**Fragmento seleccionado**:
──────
Los dos hombres asisten al reparto de comida que ofrece el comedor social Navas, ubicado en la Meridiana. Al día, este comedor reparte más de 340 lotes de comida y sus trabajadores temen por un ERTE que parece surrealista. Alberto es el último en llegar. Viste chanclas, unos calcetines muy gruesos, y dos mantas le cubren el resto del cuerpo que culmina con un gorro negro. "Soy el último pero el que más tiempo lleva aquí", contesta. A sus espaldas ya suma más de 20 años alimentándose en los comedores sociales. Acepta a hablar, a contar su historia y denunciar una Barcelona "que nadie quiere ver". "Pero andando. Si no me muevo me muero de frío". Se entera que esta frase hecha puede ser también una expresión literal. El lunes dos jóvenes sin techo murieron en plena ola de frío. Él se queda helado.
──────
**Extracto de datos**:
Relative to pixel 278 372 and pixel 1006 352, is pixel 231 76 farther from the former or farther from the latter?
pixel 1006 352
──────
**Ejercicios escritos**:
1: Transcribe del fragmento sobre el comedor social el pasaje que comienza en las palabras "Los dos hombres" y concluye tras "se queda helado.".
2: Prosigue el fragmento sobre el comedor social Navas a partir de su última oración.
El material no interviene en este ejercicio.

**Respuestas**:
1:
Los dos hombres asisten al reparto de comida que ofrece el comedor social Navas, ubicado en la Meridiana. Al día, este comedor reparte más de 340 lotes de comida y sus trabajadores temen por un ERTE que parece surrealista. Alberto es el último en llegar. Viste chanclas, unos calcetines muy gruesos, y dos mantas le cubren el resto del cuerpo que culmina con un gorro negro. "Soy el último pero el que más tiempo lleva aquí", contesta. A sus espaldas ya suma más de 20 años alimentándose en los comedores sociales. Acepta a hablar, a contar su historia y denunciar una Barcelona "que nadie quiere ver". "Pero andando. Si no me muevo me muero de frío". Se entera que esta frase hecha puede ser también una expresión literal. El lunes dos jóvenes sin techo murieron en plena ola de frío. Él se queda helado.

2:
Conocer una decena de comedores sociales

Alberto dice que en la calle propiamente solo ha estado un año. Durante el 2000. "Dormía en un cajero pero me echaban y me iba a un garaje, en Pedralbes". Luego el tiempo se difumina. Habla de varios albergues, de relaciones tormentosas compartiendo vivienda, y suelta que hoy duerme en un despacho en el centro de la ciudad. "No tengo cocina, ni nevera, ni calefacción, ni ducha. Solo una cama", expone. Le da miedo asearse, porque en el lavabo, que comparte con otras oficinas, el agua del grifo está helada. "Claramente sí, soy una persona sinhogar que malvive", asume. Lo refleja el hecho de que se conoce al dedillo una decena de comedores sociales y sitios donde asearse de la ciudad. "Lo que pasa que ahora si hace mucho frío no salgo de casa. Me cubro con mantas y ya está", expone.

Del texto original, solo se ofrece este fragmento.